Nat scrambled out of the glassless window. It was the wise thing to do—to be with the others, and he knew the place. The vampire could have caught him but instead blocked me from that escape. In a moment Imogen formed a different plan. Glowing coals spread on the ground and fire gave her a shield, and she held a long burning stick in the air.

 

"You come closer," she threatened, "and your leg—I know fire hurts you, you just stay back!" And she protected me. Her brown eyes blazed and I could believe she was strong enough to set him on fire.

 

"I smell her on you," he said, red eyes never moving nor blinking. They called to us, even though I should have stared at the light as yellow as some full moons radiating a bridge across the earth. Dust hissed.

 

"...You mean me?" Imogen suggested. "The Coast Guards will come here soon, my friends are bringing them, and if you lay so much as a finger on any of us then—"

 

"I think you should be more specific," I said.

 

"Ellie," he said, and then: "Remember what she did to me."

 

If he were human I would have described his features as Hispanic, darker than me. He looked hardly older than twenty and was nobody whose face I remembered. When Helen and Fane fought the other vampire I would have sworn to a flash of fair hair above the coat and a pale face twisted in rage. He had brown hair above heavy brows, a long face and soft-edged long nose. The process would have turned his skin glass-smooth and reworked his features to a dangerous allure. This one had both hands; I'd felt them. He was frightening, but it wasn't the same fear as before. Monty called him Carl, but the torn trenchcoat didn't show a hissing mass of writhing vines below.

 

"...You're not Carl." Imogen and I stood against the wall, behind her fire. "Not that one Helen knew."

 

Maybe I was right about the brilliant red in his eyes and what it meant. The translucent fluid over his leg seemed to piece the gap back together; the stone skin melted into it and slowly he returned to wholeness. It wouldn't be long now.

 

"Remember that you watched them burn my hand," he said.

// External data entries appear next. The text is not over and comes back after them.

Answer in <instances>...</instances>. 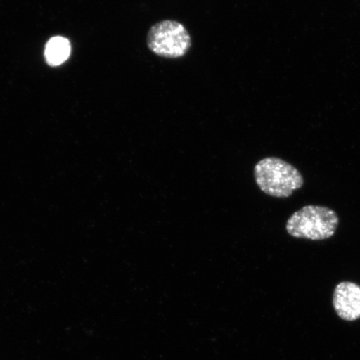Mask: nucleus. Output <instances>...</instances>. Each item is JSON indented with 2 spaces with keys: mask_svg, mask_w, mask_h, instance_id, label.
<instances>
[{
  "mask_svg": "<svg viewBox=\"0 0 360 360\" xmlns=\"http://www.w3.org/2000/svg\"><path fill=\"white\" fill-rule=\"evenodd\" d=\"M339 224L335 211L326 206L307 205L290 216L286 231L294 238L325 240L335 236Z\"/></svg>",
  "mask_w": 360,
  "mask_h": 360,
  "instance_id": "f03ea898",
  "label": "nucleus"
},
{
  "mask_svg": "<svg viewBox=\"0 0 360 360\" xmlns=\"http://www.w3.org/2000/svg\"><path fill=\"white\" fill-rule=\"evenodd\" d=\"M71 51L69 40L65 38H52L45 48L44 56L48 64L51 66H58L63 64L70 57Z\"/></svg>",
  "mask_w": 360,
  "mask_h": 360,
  "instance_id": "39448f33",
  "label": "nucleus"
},
{
  "mask_svg": "<svg viewBox=\"0 0 360 360\" xmlns=\"http://www.w3.org/2000/svg\"><path fill=\"white\" fill-rule=\"evenodd\" d=\"M254 174L260 190L274 198H289L304 186L300 171L280 158L259 160L255 166Z\"/></svg>",
  "mask_w": 360,
  "mask_h": 360,
  "instance_id": "f257e3e1",
  "label": "nucleus"
},
{
  "mask_svg": "<svg viewBox=\"0 0 360 360\" xmlns=\"http://www.w3.org/2000/svg\"><path fill=\"white\" fill-rule=\"evenodd\" d=\"M188 31L180 22L164 20L153 25L147 34V45L155 55L178 58L187 55L191 48Z\"/></svg>",
  "mask_w": 360,
  "mask_h": 360,
  "instance_id": "7ed1b4c3",
  "label": "nucleus"
},
{
  "mask_svg": "<svg viewBox=\"0 0 360 360\" xmlns=\"http://www.w3.org/2000/svg\"><path fill=\"white\" fill-rule=\"evenodd\" d=\"M333 304L341 319L356 321L360 318V286L353 282L340 283L335 287Z\"/></svg>",
  "mask_w": 360,
  "mask_h": 360,
  "instance_id": "20e7f679",
  "label": "nucleus"
}]
</instances>
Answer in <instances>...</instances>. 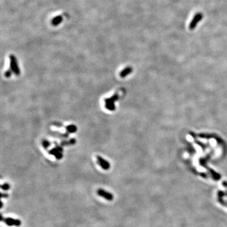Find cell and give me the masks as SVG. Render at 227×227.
<instances>
[{
    "label": "cell",
    "instance_id": "obj_1",
    "mask_svg": "<svg viewBox=\"0 0 227 227\" xmlns=\"http://www.w3.org/2000/svg\"><path fill=\"white\" fill-rule=\"evenodd\" d=\"M10 66H11V71L13 72L16 75H19L20 74V71L19 68L18 62H17L16 58L15 56L12 54L10 55Z\"/></svg>",
    "mask_w": 227,
    "mask_h": 227
},
{
    "label": "cell",
    "instance_id": "obj_2",
    "mask_svg": "<svg viewBox=\"0 0 227 227\" xmlns=\"http://www.w3.org/2000/svg\"><path fill=\"white\" fill-rule=\"evenodd\" d=\"M203 18V15L201 13H198L194 15V18L192 20L189 24V29L193 30L196 27L198 23Z\"/></svg>",
    "mask_w": 227,
    "mask_h": 227
},
{
    "label": "cell",
    "instance_id": "obj_3",
    "mask_svg": "<svg viewBox=\"0 0 227 227\" xmlns=\"http://www.w3.org/2000/svg\"><path fill=\"white\" fill-rule=\"evenodd\" d=\"M97 194L99 196L104 198L105 200H106L109 201H111L114 200V195L108 192L106 190L103 189H99L97 190Z\"/></svg>",
    "mask_w": 227,
    "mask_h": 227
},
{
    "label": "cell",
    "instance_id": "obj_4",
    "mask_svg": "<svg viewBox=\"0 0 227 227\" xmlns=\"http://www.w3.org/2000/svg\"><path fill=\"white\" fill-rule=\"evenodd\" d=\"M4 222L6 225L9 226H16L19 227L22 225V221L19 219H15L10 217L5 218L4 219Z\"/></svg>",
    "mask_w": 227,
    "mask_h": 227
},
{
    "label": "cell",
    "instance_id": "obj_5",
    "mask_svg": "<svg viewBox=\"0 0 227 227\" xmlns=\"http://www.w3.org/2000/svg\"><path fill=\"white\" fill-rule=\"evenodd\" d=\"M97 159L98 163H99V165L102 167V169H103L104 170H107L110 169V165L109 162H108L107 160H105L104 158H102V156H97Z\"/></svg>",
    "mask_w": 227,
    "mask_h": 227
},
{
    "label": "cell",
    "instance_id": "obj_6",
    "mask_svg": "<svg viewBox=\"0 0 227 227\" xmlns=\"http://www.w3.org/2000/svg\"><path fill=\"white\" fill-rule=\"evenodd\" d=\"M117 99V95H114L112 97L110 98V99L106 100V101H105V102H106V107H107V109L112 110L115 109L114 101Z\"/></svg>",
    "mask_w": 227,
    "mask_h": 227
},
{
    "label": "cell",
    "instance_id": "obj_7",
    "mask_svg": "<svg viewBox=\"0 0 227 227\" xmlns=\"http://www.w3.org/2000/svg\"><path fill=\"white\" fill-rule=\"evenodd\" d=\"M62 16H58L56 17H55L53 19H52V24L54 26H57L58 25L59 23H61L62 22Z\"/></svg>",
    "mask_w": 227,
    "mask_h": 227
},
{
    "label": "cell",
    "instance_id": "obj_8",
    "mask_svg": "<svg viewBox=\"0 0 227 227\" xmlns=\"http://www.w3.org/2000/svg\"><path fill=\"white\" fill-rule=\"evenodd\" d=\"M130 72H131V69H130V68H128L124 69V70L120 73L121 77H123H123H125V76H126L127 75H128L129 73H130Z\"/></svg>",
    "mask_w": 227,
    "mask_h": 227
},
{
    "label": "cell",
    "instance_id": "obj_9",
    "mask_svg": "<svg viewBox=\"0 0 227 227\" xmlns=\"http://www.w3.org/2000/svg\"><path fill=\"white\" fill-rule=\"evenodd\" d=\"M1 189H2L3 191H8V190L10 189V184H8V183H5V184H2L1 186Z\"/></svg>",
    "mask_w": 227,
    "mask_h": 227
},
{
    "label": "cell",
    "instance_id": "obj_10",
    "mask_svg": "<svg viewBox=\"0 0 227 227\" xmlns=\"http://www.w3.org/2000/svg\"><path fill=\"white\" fill-rule=\"evenodd\" d=\"M68 131L69 132H75V131H76V128L75 126H69V127L67 128Z\"/></svg>",
    "mask_w": 227,
    "mask_h": 227
},
{
    "label": "cell",
    "instance_id": "obj_11",
    "mask_svg": "<svg viewBox=\"0 0 227 227\" xmlns=\"http://www.w3.org/2000/svg\"><path fill=\"white\" fill-rule=\"evenodd\" d=\"M1 198H8V194L7 193H1Z\"/></svg>",
    "mask_w": 227,
    "mask_h": 227
},
{
    "label": "cell",
    "instance_id": "obj_12",
    "mask_svg": "<svg viewBox=\"0 0 227 227\" xmlns=\"http://www.w3.org/2000/svg\"><path fill=\"white\" fill-rule=\"evenodd\" d=\"M3 206V202L1 201V208H2Z\"/></svg>",
    "mask_w": 227,
    "mask_h": 227
}]
</instances>
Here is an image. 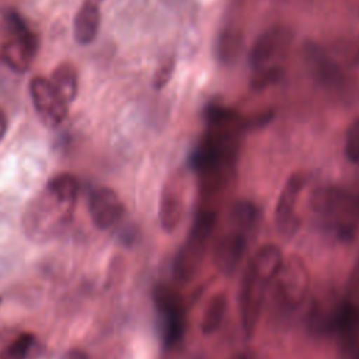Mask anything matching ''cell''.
Segmentation results:
<instances>
[{"instance_id": "1", "label": "cell", "mask_w": 359, "mask_h": 359, "mask_svg": "<svg viewBox=\"0 0 359 359\" xmlns=\"http://www.w3.org/2000/svg\"><path fill=\"white\" fill-rule=\"evenodd\" d=\"M77 195L79 182L74 175L60 172L52 177L22 213L25 236L43 243L65 231L73 219Z\"/></svg>"}, {"instance_id": "2", "label": "cell", "mask_w": 359, "mask_h": 359, "mask_svg": "<svg viewBox=\"0 0 359 359\" xmlns=\"http://www.w3.org/2000/svg\"><path fill=\"white\" fill-rule=\"evenodd\" d=\"M311 209L342 241L355 237L359 220V198L335 187H323L311 195Z\"/></svg>"}, {"instance_id": "3", "label": "cell", "mask_w": 359, "mask_h": 359, "mask_svg": "<svg viewBox=\"0 0 359 359\" xmlns=\"http://www.w3.org/2000/svg\"><path fill=\"white\" fill-rule=\"evenodd\" d=\"M276 269L264 258L252 255L243 272L238 290V309L243 331L251 337L257 328L265 292L269 287Z\"/></svg>"}, {"instance_id": "4", "label": "cell", "mask_w": 359, "mask_h": 359, "mask_svg": "<svg viewBox=\"0 0 359 359\" xmlns=\"http://www.w3.org/2000/svg\"><path fill=\"white\" fill-rule=\"evenodd\" d=\"M7 38L0 42V62L17 73L29 69L38 52V36L27 21L14 10L3 14Z\"/></svg>"}, {"instance_id": "5", "label": "cell", "mask_w": 359, "mask_h": 359, "mask_svg": "<svg viewBox=\"0 0 359 359\" xmlns=\"http://www.w3.org/2000/svg\"><path fill=\"white\" fill-rule=\"evenodd\" d=\"M215 224H216L215 210L203 209L198 212V215L195 216L189 234L185 243L181 245V248L175 254V258L172 262L174 276L178 280L188 282L196 275L203 261L208 240L215 229Z\"/></svg>"}, {"instance_id": "6", "label": "cell", "mask_w": 359, "mask_h": 359, "mask_svg": "<svg viewBox=\"0 0 359 359\" xmlns=\"http://www.w3.org/2000/svg\"><path fill=\"white\" fill-rule=\"evenodd\" d=\"M276 300L286 307H297L309 290V269L297 255L283 258L271 285Z\"/></svg>"}, {"instance_id": "7", "label": "cell", "mask_w": 359, "mask_h": 359, "mask_svg": "<svg viewBox=\"0 0 359 359\" xmlns=\"http://www.w3.org/2000/svg\"><path fill=\"white\" fill-rule=\"evenodd\" d=\"M31 100L39 119L49 128L59 126L67 116V104L59 97L50 81L35 76L29 83Z\"/></svg>"}, {"instance_id": "8", "label": "cell", "mask_w": 359, "mask_h": 359, "mask_svg": "<svg viewBox=\"0 0 359 359\" xmlns=\"http://www.w3.org/2000/svg\"><path fill=\"white\" fill-rule=\"evenodd\" d=\"M306 182H307L306 174L300 171L293 172L287 178L279 195L276 209H275V222L279 233L285 237H290L299 230L300 220L294 212V206Z\"/></svg>"}, {"instance_id": "9", "label": "cell", "mask_w": 359, "mask_h": 359, "mask_svg": "<svg viewBox=\"0 0 359 359\" xmlns=\"http://www.w3.org/2000/svg\"><path fill=\"white\" fill-rule=\"evenodd\" d=\"M88 210L93 224L98 230H109L123 217L125 206L114 189L100 187L90 195Z\"/></svg>"}, {"instance_id": "10", "label": "cell", "mask_w": 359, "mask_h": 359, "mask_svg": "<svg viewBox=\"0 0 359 359\" xmlns=\"http://www.w3.org/2000/svg\"><path fill=\"white\" fill-rule=\"evenodd\" d=\"M290 41H292V34L285 27H272L266 29L257 38V41L254 42L250 50V55H248L250 65L254 67V70L272 66L269 65L271 60L279 53L285 52Z\"/></svg>"}, {"instance_id": "11", "label": "cell", "mask_w": 359, "mask_h": 359, "mask_svg": "<svg viewBox=\"0 0 359 359\" xmlns=\"http://www.w3.org/2000/svg\"><path fill=\"white\" fill-rule=\"evenodd\" d=\"M247 245L248 236L240 230L231 229V231L223 234L213 250V262L217 271L224 275L234 273L247 251Z\"/></svg>"}, {"instance_id": "12", "label": "cell", "mask_w": 359, "mask_h": 359, "mask_svg": "<svg viewBox=\"0 0 359 359\" xmlns=\"http://www.w3.org/2000/svg\"><path fill=\"white\" fill-rule=\"evenodd\" d=\"M102 0H84L74 17L73 34L74 39L81 45H88L94 41L100 28V6Z\"/></svg>"}, {"instance_id": "13", "label": "cell", "mask_w": 359, "mask_h": 359, "mask_svg": "<svg viewBox=\"0 0 359 359\" xmlns=\"http://www.w3.org/2000/svg\"><path fill=\"white\" fill-rule=\"evenodd\" d=\"M184 217V202L178 189L167 184L161 191L160 206H158V219L164 231L172 233L181 223Z\"/></svg>"}, {"instance_id": "14", "label": "cell", "mask_w": 359, "mask_h": 359, "mask_svg": "<svg viewBox=\"0 0 359 359\" xmlns=\"http://www.w3.org/2000/svg\"><path fill=\"white\" fill-rule=\"evenodd\" d=\"M49 81L59 94V97L67 105L76 98L79 90V74L76 67L70 62H63L57 65Z\"/></svg>"}, {"instance_id": "15", "label": "cell", "mask_w": 359, "mask_h": 359, "mask_svg": "<svg viewBox=\"0 0 359 359\" xmlns=\"http://www.w3.org/2000/svg\"><path fill=\"white\" fill-rule=\"evenodd\" d=\"M227 310V296L223 292H219L213 294L205 307L202 321H201V330L205 335H210L216 332L226 316Z\"/></svg>"}, {"instance_id": "16", "label": "cell", "mask_w": 359, "mask_h": 359, "mask_svg": "<svg viewBox=\"0 0 359 359\" xmlns=\"http://www.w3.org/2000/svg\"><path fill=\"white\" fill-rule=\"evenodd\" d=\"M259 209L250 201H238L230 213V220L233 229L243 231L244 234H250L259 220Z\"/></svg>"}, {"instance_id": "17", "label": "cell", "mask_w": 359, "mask_h": 359, "mask_svg": "<svg viewBox=\"0 0 359 359\" xmlns=\"http://www.w3.org/2000/svg\"><path fill=\"white\" fill-rule=\"evenodd\" d=\"M153 302H154V306H156L157 311L160 313V316L172 313V311L187 310L182 296L174 287H171L165 283H160L154 287Z\"/></svg>"}, {"instance_id": "18", "label": "cell", "mask_w": 359, "mask_h": 359, "mask_svg": "<svg viewBox=\"0 0 359 359\" xmlns=\"http://www.w3.org/2000/svg\"><path fill=\"white\" fill-rule=\"evenodd\" d=\"M34 342L35 337L31 332L20 334L13 342L3 348L0 352V359H27Z\"/></svg>"}, {"instance_id": "19", "label": "cell", "mask_w": 359, "mask_h": 359, "mask_svg": "<svg viewBox=\"0 0 359 359\" xmlns=\"http://www.w3.org/2000/svg\"><path fill=\"white\" fill-rule=\"evenodd\" d=\"M241 38L240 34L236 31H226L220 35L219 38V45H217V53L222 62H229L231 60L238 49H240Z\"/></svg>"}, {"instance_id": "20", "label": "cell", "mask_w": 359, "mask_h": 359, "mask_svg": "<svg viewBox=\"0 0 359 359\" xmlns=\"http://www.w3.org/2000/svg\"><path fill=\"white\" fill-rule=\"evenodd\" d=\"M283 76V69L280 66H266L262 69H257L251 79L252 90H262L271 84L278 83Z\"/></svg>"}, {"instance_id": "21", "label": "cell", "mask_w": 359, "mask_h": 359, "mask_svg": "<svg viewBox=\"0 0 359 359\" xmlns=\"http://www.w3.org/2000/svg\"><path fill=\"white\" fill-rule=\"evenodd\" d=\"M344 150L352 164H359V118L352 121L346 129Z\"/></svg>"}, {"instance_id": "22", "label": "cell", "mask_w": 359, "mask_h": 359, "mask_svg": "<svg viewBox=\"0 0 359 359\" xmlns=\"http://www.w3.org/2000/svg\"><path fill=\"white\" fill-rule=\"evenodd\" d=\"M175 69V57L170 56L167 57L156 70L154 76H153V87L156 90H161L167 86V83L170 81L172 73Z\"/></svg>"}, {"instance_id": "23", "label": "cell", "mask_w": 359, "mask_h": 359, "mask_svg": "<svg viewBox=\"0 0 359 359\" xmlns=\"http://www.w3.org/2000/svg\"><path fill=\"white\" fill-rule=\"evenodd\" d=\"M317 53V52H316ZM311 62H314L316 72L318 73L321 80H334L335 76H338L337 72H334V65L324 56H320V53L316 55V57H310Z\"/></svg>"}, {"instance_id": "24", "label": "cell", "mask_w": 359, "mask_h": 359, "mask_svg": "<svg viewBox=\"0 0 359 359\" xmlns=\"http://www.w3.org/2000/svg\"><path fill=\"white\" fill-rule=\"evenodd\" d=\"M7 125H8V122H7V115L4 114L3 109H0V142H1V139L4 137V135H6Z\"/></svg>"}, {"instance_id": "25", "label": "cell", "mask_w": 359, "mask_h": 359, "mask_svg": "<svg viewBox=\"0 0 359 359\" xmlns=\"http://www.w3.org/2000/svg\"><path fill=\"white\" fill-rule=\"evenodd\" d=\"M67 359H88L87 353L81 349H72L69 353H67Z\"/></svg>"}, {"instance_id": "26", "label": "cell", "mask_w": 359, "mask_h": 359, "mask_svg": "<svg viewBox=\"0 0 359 359\" xmlns=\"http://www.w3.org/2000/svg\"><path fill=\"white\" fill-rule=\"evenodd\" d=\"M233 359H251V358H250V355H247V353H240V355L234 356Z\"/></svg>"}, {"instance_id": "27", "label": "cell", "mask_w": 359, "mask_h": 359, "mask_svg": "<svg viewBox=\"0 0 359 359\" xmlns=\"http://www.w3.org/2000/svg\"><path fill=\"white\" fill-rule=\"evenodd\" d=\"M0 300H1V299H0Z\"/></svg>"}]
</instances>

His teeth were very white in his face when he smiled, and below his coat old bloodstains lay on his clothes. "Remember that Bodhi slew me with fire and sword."

 

"And brought me a tentacle for a trophy," I said. That made him angry. Scarlet flared in the brilliant eyes and he startled forward, too soon, too soon—

 

I spoke again and turned him back for another moment. "You're not Carl at all. Someone else. Memories that aren't yours. You shouldn't remember them burning your hand—you weren't there."

 

But a single particle of dust on the wind was not difficult to miss. It was to fly anywhere and do anything, and the beam of crooked light was oddly clogged.

 

"You're someone else. Someone modern. Look at your hands, at your chest. Remember who you really are. Remember that and don't eat us—"

 

Dust and fog sliced into blood and brain and this time she changed someone.

 

We forget almost everything that meant anything to us as a human, because the pain is the worst you can ever know.

 

Remember what the dust gave to your mind.

 

"I'm Carl," the man who wasn't any more repeated, and he bared his teeth like a feral dog. "Carl. She will form from you again."

 

Perdita soared on the winds and beat against the bars of a cage, and all of us she summoned here.

 

Bar for Imogen, who came here herself, and who brandished fire.

 

"You leave X alone," she threatened. Perhaps she almost succeeded to immolate his weeping thigh. But he stepped smoothly over the flames, avoided her brand, and cast it down to burn on the ground. His long stone fingers wrapped around her neck.

 

The instants of time passing slowed to a crawl. A silent voice. A tongue protruding from her mouth. A tightening hand of a statue. Dangling feet kicking against the air.

 

I said something, but it made no sense.